Work required: Pick out each line in the records below that contains the word "shelf", and copy those lines.

Source data:
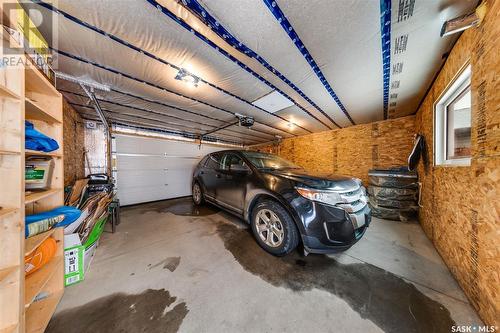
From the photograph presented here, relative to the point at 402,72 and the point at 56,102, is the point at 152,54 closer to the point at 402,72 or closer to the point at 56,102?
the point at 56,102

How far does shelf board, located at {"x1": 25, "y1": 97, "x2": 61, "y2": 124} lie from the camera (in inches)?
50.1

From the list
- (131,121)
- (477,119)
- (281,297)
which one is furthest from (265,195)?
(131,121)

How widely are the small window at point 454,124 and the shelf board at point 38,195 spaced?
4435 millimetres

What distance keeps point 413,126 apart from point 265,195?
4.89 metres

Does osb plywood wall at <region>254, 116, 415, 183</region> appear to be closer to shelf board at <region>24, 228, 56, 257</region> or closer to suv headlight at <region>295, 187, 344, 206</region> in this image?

...

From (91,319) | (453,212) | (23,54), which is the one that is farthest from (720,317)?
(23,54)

* * *

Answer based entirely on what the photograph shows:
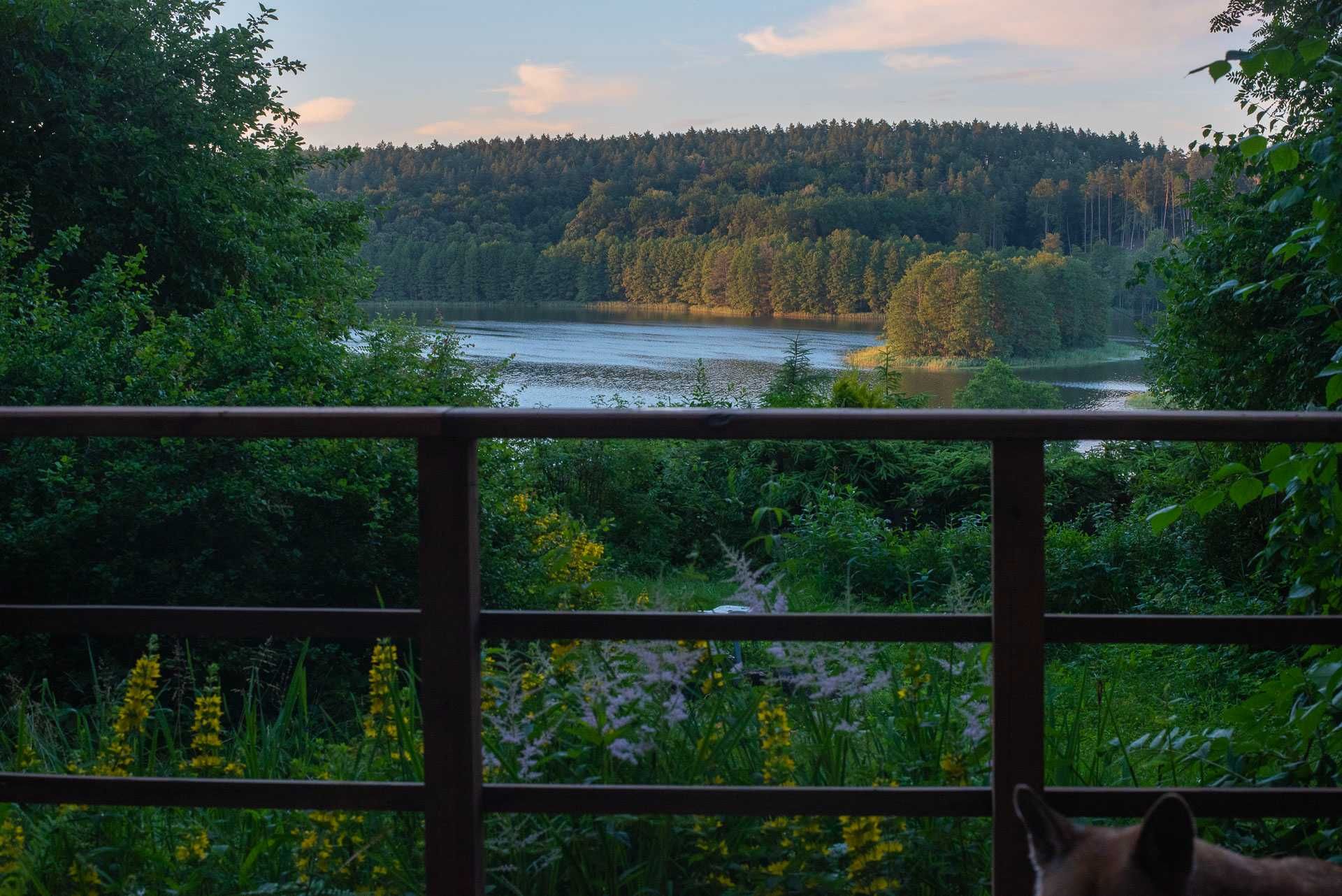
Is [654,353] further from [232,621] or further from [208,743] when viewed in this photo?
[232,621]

Written reply:
How far does shelf board, located at {"x1": 25, "y1": 97, "x2": 61, "y2": 124} lie from the camera (in inches)?
How widely are the small window at point 454,124 and the shelf board at point 38,195 spaced?
Does osb plywood wall at <region>254, 116, 415, 183</region> appear to be closer to shelf board at <region>24, 228, 56, 257</region> or closer to suv headlight at <region>295, 187, 344, 206</region> in this image?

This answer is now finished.